Prerequisites: CHEM 301/CHEM 301L.

Corequisites: CHEM 431L.

CHEM 431L Instrumental Analysis Laboratory1 Credit

Lab component required for CHEM 431.

Prerequisites: CHEM 301/CHEM 301L.

Corequisites: CHEM 431.

CHEM 442 Communicating in the World of Chemistry1 Credit

Study and application of communication skills necessary for careers in chemistry-related fields. Includes laboratory notebooks, chemical publications, cover letters, resumes, and formal oral presentations.

Corequisites: CHEM 341.

CHEM 487 Formal Research1-3 Credits

Chemical research guided by a faculty member. Results presented as a formal scientific paper in a format suitable for publication. Topics include laboratory notebooks, independent research, and formal reporting of research.

Course may be taken multiple times up to maximum of 4 credit hours.

CHEM 494 Seminar1 Credit

Student, faculty, and other speakers present a variety of topics in chemistry and related fields.

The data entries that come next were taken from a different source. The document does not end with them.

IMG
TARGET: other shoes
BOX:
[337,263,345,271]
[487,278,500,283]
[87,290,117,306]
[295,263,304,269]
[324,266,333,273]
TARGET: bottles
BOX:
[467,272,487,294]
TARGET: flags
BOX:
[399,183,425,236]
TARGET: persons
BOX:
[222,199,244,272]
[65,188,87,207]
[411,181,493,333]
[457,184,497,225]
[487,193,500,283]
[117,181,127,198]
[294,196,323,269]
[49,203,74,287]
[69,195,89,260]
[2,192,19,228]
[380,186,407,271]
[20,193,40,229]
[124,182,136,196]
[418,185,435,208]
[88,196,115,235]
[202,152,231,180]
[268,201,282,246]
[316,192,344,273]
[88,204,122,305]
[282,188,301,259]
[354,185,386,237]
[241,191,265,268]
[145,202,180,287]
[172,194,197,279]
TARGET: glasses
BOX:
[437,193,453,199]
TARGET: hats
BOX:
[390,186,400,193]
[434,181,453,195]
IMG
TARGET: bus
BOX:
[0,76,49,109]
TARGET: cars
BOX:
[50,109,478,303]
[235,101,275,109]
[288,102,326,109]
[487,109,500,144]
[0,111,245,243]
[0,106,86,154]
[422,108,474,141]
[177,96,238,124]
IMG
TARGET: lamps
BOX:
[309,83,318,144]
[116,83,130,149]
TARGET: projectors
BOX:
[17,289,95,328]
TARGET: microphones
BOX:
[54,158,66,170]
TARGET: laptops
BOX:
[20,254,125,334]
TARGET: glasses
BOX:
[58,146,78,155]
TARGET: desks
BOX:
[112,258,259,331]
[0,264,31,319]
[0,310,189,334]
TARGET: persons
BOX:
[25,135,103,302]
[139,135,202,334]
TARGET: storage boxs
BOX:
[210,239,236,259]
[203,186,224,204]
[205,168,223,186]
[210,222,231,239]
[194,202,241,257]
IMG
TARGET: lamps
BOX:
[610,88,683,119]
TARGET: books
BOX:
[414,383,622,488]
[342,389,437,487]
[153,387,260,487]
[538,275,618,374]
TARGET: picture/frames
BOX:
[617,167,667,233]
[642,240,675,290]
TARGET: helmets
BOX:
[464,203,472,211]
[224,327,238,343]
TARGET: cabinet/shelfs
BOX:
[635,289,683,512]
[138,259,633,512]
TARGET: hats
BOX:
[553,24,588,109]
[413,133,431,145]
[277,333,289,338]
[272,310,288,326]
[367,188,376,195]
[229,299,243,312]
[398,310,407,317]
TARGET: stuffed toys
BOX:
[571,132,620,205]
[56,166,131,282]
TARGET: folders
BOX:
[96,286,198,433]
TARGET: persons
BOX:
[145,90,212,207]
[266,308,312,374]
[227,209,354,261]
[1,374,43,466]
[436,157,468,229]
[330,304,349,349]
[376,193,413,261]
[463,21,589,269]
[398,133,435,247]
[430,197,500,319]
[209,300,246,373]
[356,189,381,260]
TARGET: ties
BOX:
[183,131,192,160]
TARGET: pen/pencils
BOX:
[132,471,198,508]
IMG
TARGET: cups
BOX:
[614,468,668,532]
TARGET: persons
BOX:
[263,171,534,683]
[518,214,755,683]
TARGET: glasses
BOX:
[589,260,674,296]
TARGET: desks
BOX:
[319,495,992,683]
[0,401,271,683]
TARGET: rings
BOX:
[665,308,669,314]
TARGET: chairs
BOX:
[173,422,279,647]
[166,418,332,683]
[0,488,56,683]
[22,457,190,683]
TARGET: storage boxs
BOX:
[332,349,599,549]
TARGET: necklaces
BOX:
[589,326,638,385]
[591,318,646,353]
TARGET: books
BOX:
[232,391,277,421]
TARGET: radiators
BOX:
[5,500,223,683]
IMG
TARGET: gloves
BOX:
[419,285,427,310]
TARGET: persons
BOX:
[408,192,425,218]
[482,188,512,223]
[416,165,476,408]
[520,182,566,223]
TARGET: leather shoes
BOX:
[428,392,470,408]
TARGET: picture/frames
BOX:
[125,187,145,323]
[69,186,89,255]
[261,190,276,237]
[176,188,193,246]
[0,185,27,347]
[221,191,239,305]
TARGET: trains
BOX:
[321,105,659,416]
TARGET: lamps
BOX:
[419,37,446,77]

Prerequisites: Chemistry major with senior standing or permission of instructor.

CHEM 495 Independent Study1-3 Credits

Course may be taken multiple times up to maximum of 6 credit hours.

CHEM 496 Topics3 Credits

Course may be taken multiple times up to maximum of 15 credit hours.

CHEM 497 Structured Research1-3 Credits

Chemical research guided by a faculty member. Senior level.

Prerequisites: Permission of instructor.

Course may be taken multiple times up to maximum of 4 credit hours.

CHEM 596 Topics:1-3 Credits

Course may be taken multiple times up to maximum of 15 credit hours.